Apple Has Reportedly Secured More Than Half Of TSMC’s Entire 2nm Capacity To Starve Its Rivals, Including Booking An Entire Plant
In late 2026, it is not just Apple that is scheduled to introduce its first range of 2nm chipsets, as Qualcomm and MediaTek have been reported to keep pace with their nemesis as they race to announce their own rival. The Taiwanese fabless semiconductor manufacturer has gone as far as to successfully tape-out its first 2nm SoC to obtain whatever edge it can get its hands on.
Unfortunately, a report hints that the competition will always remain in Apple’s shadow, because the latter has apparently secured more than half of TSMC’s initial production capacity on the advanced lithography to ensure that the competition is left picking the crumbs. The latest information also says that the technology giant has booked an entire manufacturing plant for itself in Taiwan to secure an advantage, highlighting the tactics such firms take to have a headstart in this heated space.
No other company has yet to overtake Apple as TSMC’s biggest customer, accounting for 22 percent of total revenue
A previous report had stated that Apple secured nearly half of TSMC’s initial 2nm supply, with mass production expected to kick off this quarter. However, the latest update from Economic News Daily mentions that the Cupertino behemoth has taken it one step further by securing more than 50 percent of that supply to keep the competition, like Qualcomm and MediaTek, at bay.
A couple of years ago, Apple’s competition took a whole year to catch up to the company when it came to silicon development, likely because of the mammoth costs associated with mass producing chips on TSMC’s first-generation 3nm process, also known as ‘N3B.’ In fact, the tape-out costs alone for Apple’s M3 lineup were estimated to be $1 billion, which is not a financial undertaking Qualcomm and MediaTek were willing to take.
Fortunately, as TSMC’s newer 3nm iterations arrived, Apple’s rivals became more comfortable in making the transition, which is why they will not want to lose out on technological edge regarding the 2nm race. Sadly, Apple has always been TSMC’s biggest customer, with the report stating that 22 percent of the semiconductor giant’s revenue in 2024 came from the iPhone maker, reaching $19.4 billion from just a single customer.
Looking at these figures, TSMC would have little to no problems in selling more than half of its 2nm supply for Apple, but at the same time, the Taiwanese titan would not want to push away other customers, which is why its priority is to ramp up production in the coming months.

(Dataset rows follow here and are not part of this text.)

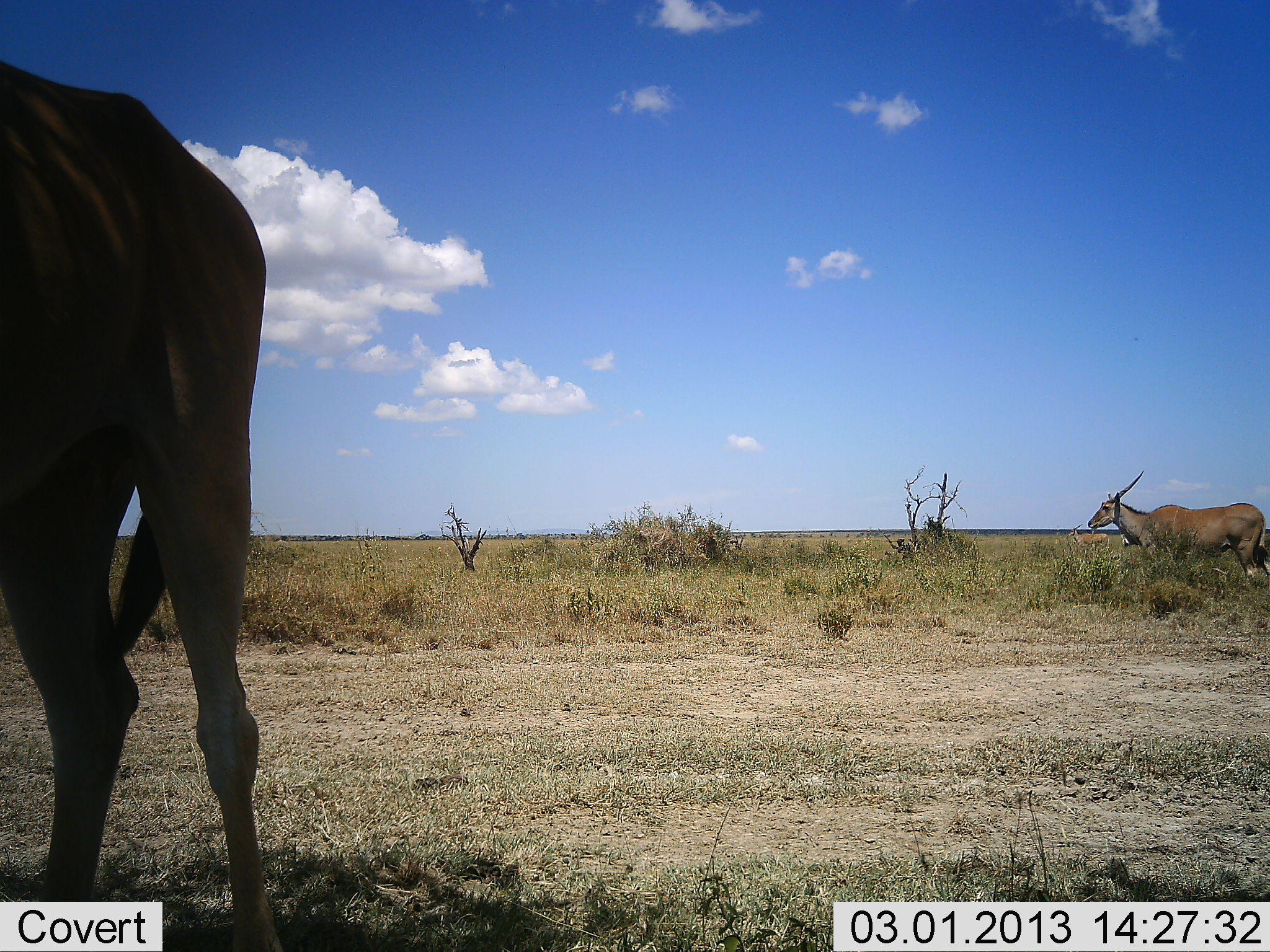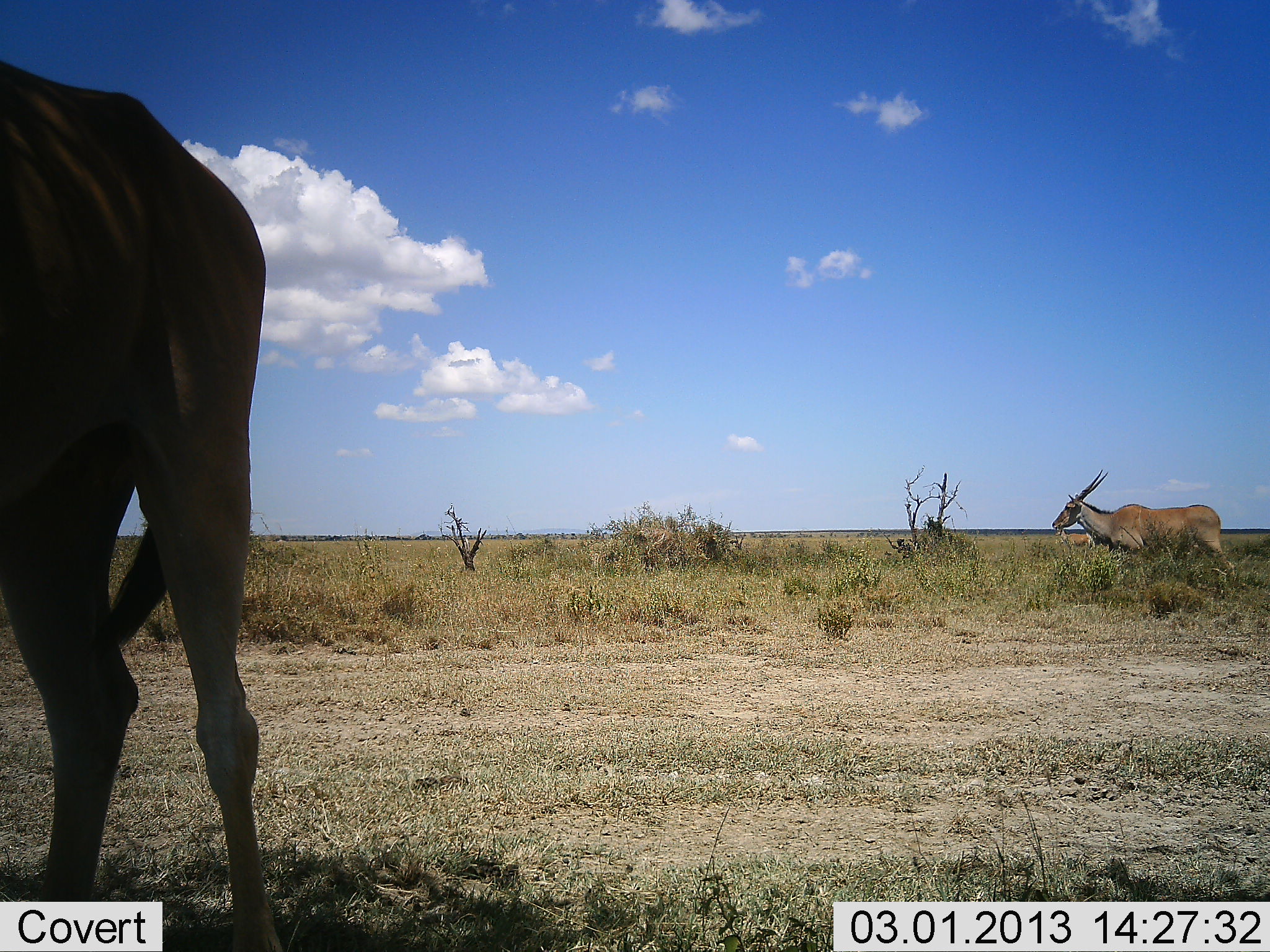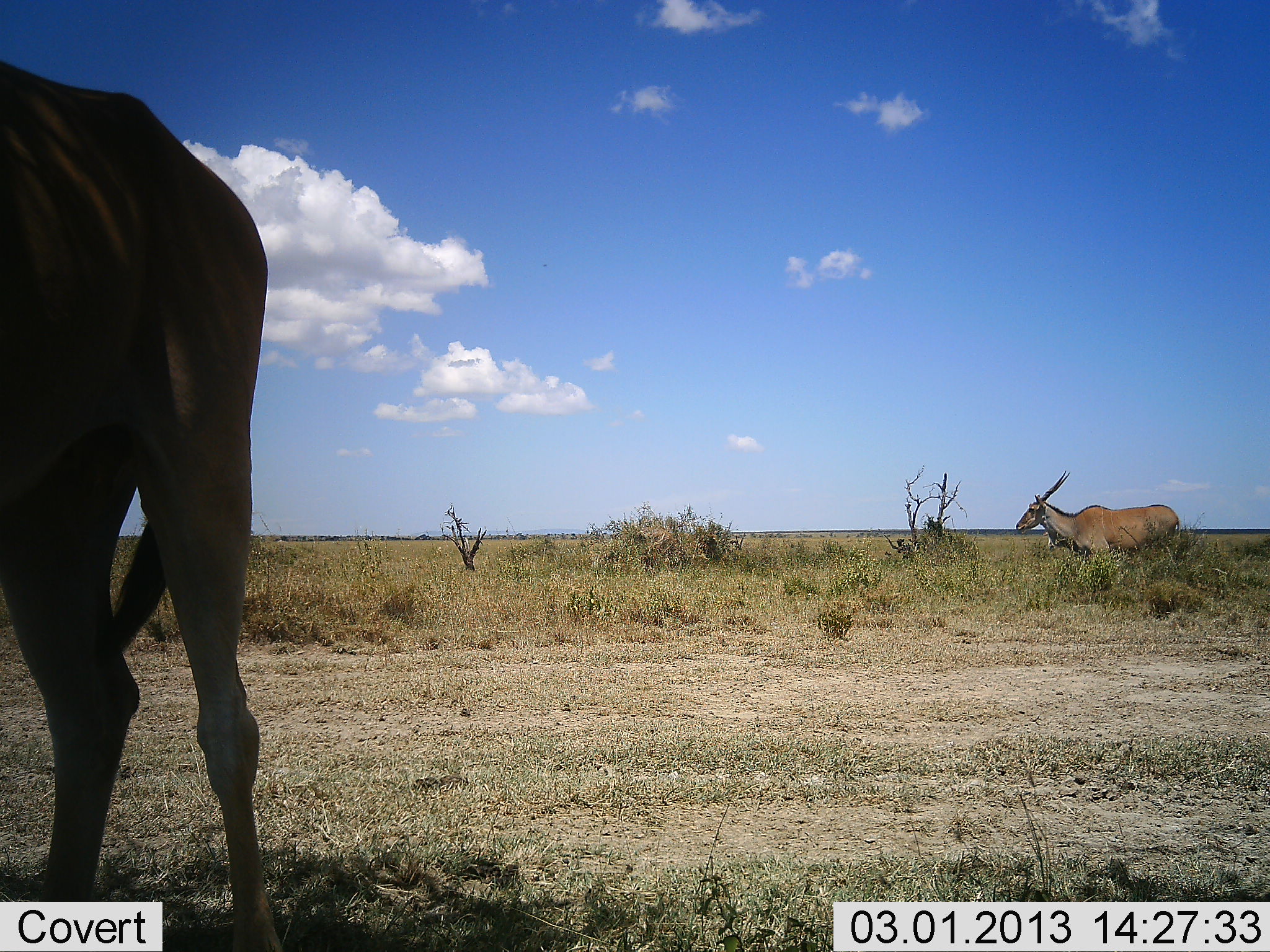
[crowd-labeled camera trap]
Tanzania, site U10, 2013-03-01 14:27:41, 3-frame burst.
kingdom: Animalia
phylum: Chordata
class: Mammalia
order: Artiodactyla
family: Bovidae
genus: Tragelaphus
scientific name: Tragelaphus oryx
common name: eland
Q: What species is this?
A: Eland (Tragelaphus oryx).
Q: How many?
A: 2.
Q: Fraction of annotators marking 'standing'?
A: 86%.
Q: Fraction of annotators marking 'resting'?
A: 0%.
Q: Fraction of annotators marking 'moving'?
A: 89%.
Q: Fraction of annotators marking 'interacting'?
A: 0%.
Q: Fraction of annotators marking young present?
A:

According to earlier estimates, its goal is to bring its monthly wafer count to an impressive 100,000 units in 2026. With its Arizona plant in full swing, that number can reach 200,000 by 2028.
The first 2nm batch for Apple has been completely booked at TSMC’s Baoshan, while the Kaohsiung facility will cater to the likes of Qualcomm, MediaTek, and others. For next year, the California-based giant is reportedly planning to launch four new chipsets fabricated on the advanced lithography, so it should be an exciting revelation in 2026.